**Information supplied**
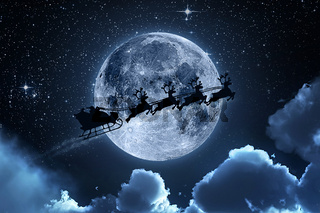 Santa flying in his sleigh against a full moon background with stars and clouds.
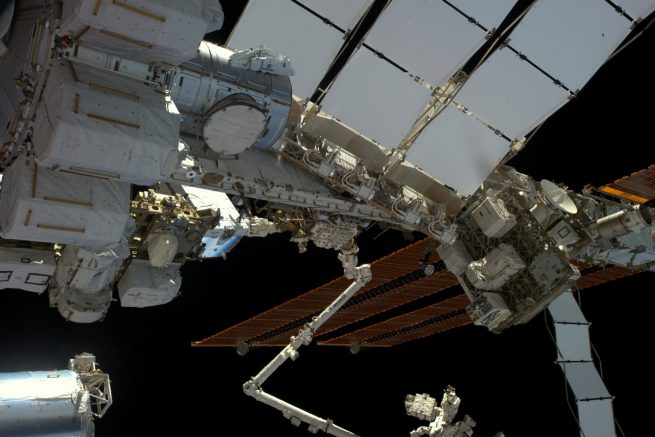 A view of the spacewalk work area for EVA-39 as seen from the Cupola window. The robotic Canadarm2 and Dextre can be seen in the center and bottom of the photo. Photo Credit: Thomas Pesquet / ESA
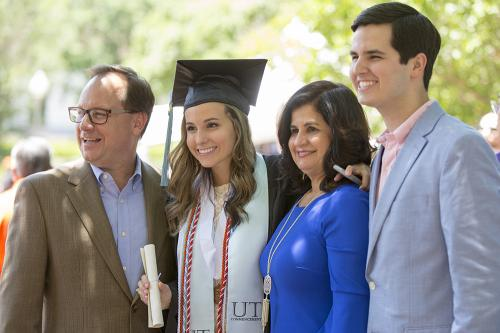A family celebrate's their daughter's graduation from the College of Education.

**Assignment**
Please output the listing above exactly from its first line through the line with "A view of the", both included, and nothing beyond that line. Omit pictures.

**Solution to this task**
 Santa flying in his sleigh against a full moon background with stars and clouds.
 A view of the spacewalk work area for EVA-39 as seen from the Cupola window. The robotic Canadarm2 and Dextre can be seen in the center and bottom of the photo. Photo Credit: Thomas Pesquet / ESA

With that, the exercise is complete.